Voilà maintenant un peu plus de trois semaines que notre fils est né. Les nuits sont difficiles, la fatigue s'accumule, mais on sait malheureusement trop bien qu'on n'a pas le droit de se plaindre. Ces nuits soit trop courtes, soit quasiment inexistantes, on aurait tant eu besoin de les vivre pour nos seconde et troisième filles... On a certes eu des nuits sans sommeil, de la fatigue, mais ce n'était pas lié à des pleurs de bébés, c'était juste lié à leur absence... On assume donc ces nuits difficiles, même si on "joue" avec nos limites, et que, moralement, c'est parfois bien compliqué. Mais on y arrivera, parce que notre fils est là, et que ces nuits sans repos ont une raison d'être.
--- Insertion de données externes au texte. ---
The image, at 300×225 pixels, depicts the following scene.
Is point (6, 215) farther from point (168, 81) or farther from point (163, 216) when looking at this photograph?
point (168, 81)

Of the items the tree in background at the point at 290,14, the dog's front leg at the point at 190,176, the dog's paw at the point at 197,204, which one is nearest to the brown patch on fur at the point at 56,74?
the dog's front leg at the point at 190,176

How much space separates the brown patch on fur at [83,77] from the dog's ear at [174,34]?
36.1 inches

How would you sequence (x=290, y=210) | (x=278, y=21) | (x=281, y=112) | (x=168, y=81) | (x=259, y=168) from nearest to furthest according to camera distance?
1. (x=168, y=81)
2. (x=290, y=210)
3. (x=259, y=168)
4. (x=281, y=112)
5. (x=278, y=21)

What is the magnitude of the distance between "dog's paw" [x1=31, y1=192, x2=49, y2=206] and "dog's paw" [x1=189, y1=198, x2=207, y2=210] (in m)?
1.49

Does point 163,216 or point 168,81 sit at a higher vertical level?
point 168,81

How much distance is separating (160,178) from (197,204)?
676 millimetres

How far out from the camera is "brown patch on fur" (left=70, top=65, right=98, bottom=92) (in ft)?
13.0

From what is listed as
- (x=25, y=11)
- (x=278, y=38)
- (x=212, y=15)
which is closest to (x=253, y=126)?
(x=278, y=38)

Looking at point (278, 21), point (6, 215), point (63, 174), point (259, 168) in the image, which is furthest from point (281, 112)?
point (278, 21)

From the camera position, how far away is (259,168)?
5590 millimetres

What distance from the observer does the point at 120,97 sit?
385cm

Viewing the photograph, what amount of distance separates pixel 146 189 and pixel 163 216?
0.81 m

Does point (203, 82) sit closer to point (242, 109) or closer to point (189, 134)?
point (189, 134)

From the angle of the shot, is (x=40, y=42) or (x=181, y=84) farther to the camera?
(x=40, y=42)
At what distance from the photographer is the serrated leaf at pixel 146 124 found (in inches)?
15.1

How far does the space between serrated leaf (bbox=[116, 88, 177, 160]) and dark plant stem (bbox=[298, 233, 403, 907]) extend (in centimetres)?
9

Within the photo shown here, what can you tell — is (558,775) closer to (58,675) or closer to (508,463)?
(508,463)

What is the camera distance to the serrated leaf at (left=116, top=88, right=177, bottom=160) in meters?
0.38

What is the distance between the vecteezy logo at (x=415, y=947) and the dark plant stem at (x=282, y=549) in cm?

Nous craignions que l'attachement à cet enfant ne soit pas évident. Il l'est pourtant, même si de nombreux comportements sont "automatisés", et que ses pleurs ne nous tordent pas les trippes comme c'était le cas pour les pleurs de notre aînée. Soit parce que l'appréhension du premier enfant a disparue, soit parce que dans une certaines mesure, ces pleurs nous rassurent et nous rappellent que si notre enfant pleure, c'est qu'il est bien là, avec nous, bien vivant. Peut-être que c'est un peu des deux. Mais l'attachement est là, et nous lui pardonnons nos heures de sommeil perdues sans même y penser.

Lors de ses premiers jours, je me suis fait la remarque de son absence de ressemblance à ses soeurs, et notamment à sa soeur aînée. Et puis, petit à petit, certaines photos dans des contextes similaires à ceux de photos de notre aînée nous ont marquées. Nous avons ressortis les photos d'il y a 4 ans, et nous avons été abasourdis devant la ressemblance entre eux. A ce stade, ce n'est même plus de la ressemblance. Sans la qualité des photos, moindre il y a 4 ans, sans les vêtements, nous serions presque incapable de distinguer notre aînée de notre fils. C'est vraiment impressionnant. Je me suis même amusé à faire quelques montages avec des photos similaires côte à côte. Nous pourrions les superposer, tellement la ressemblance est forte.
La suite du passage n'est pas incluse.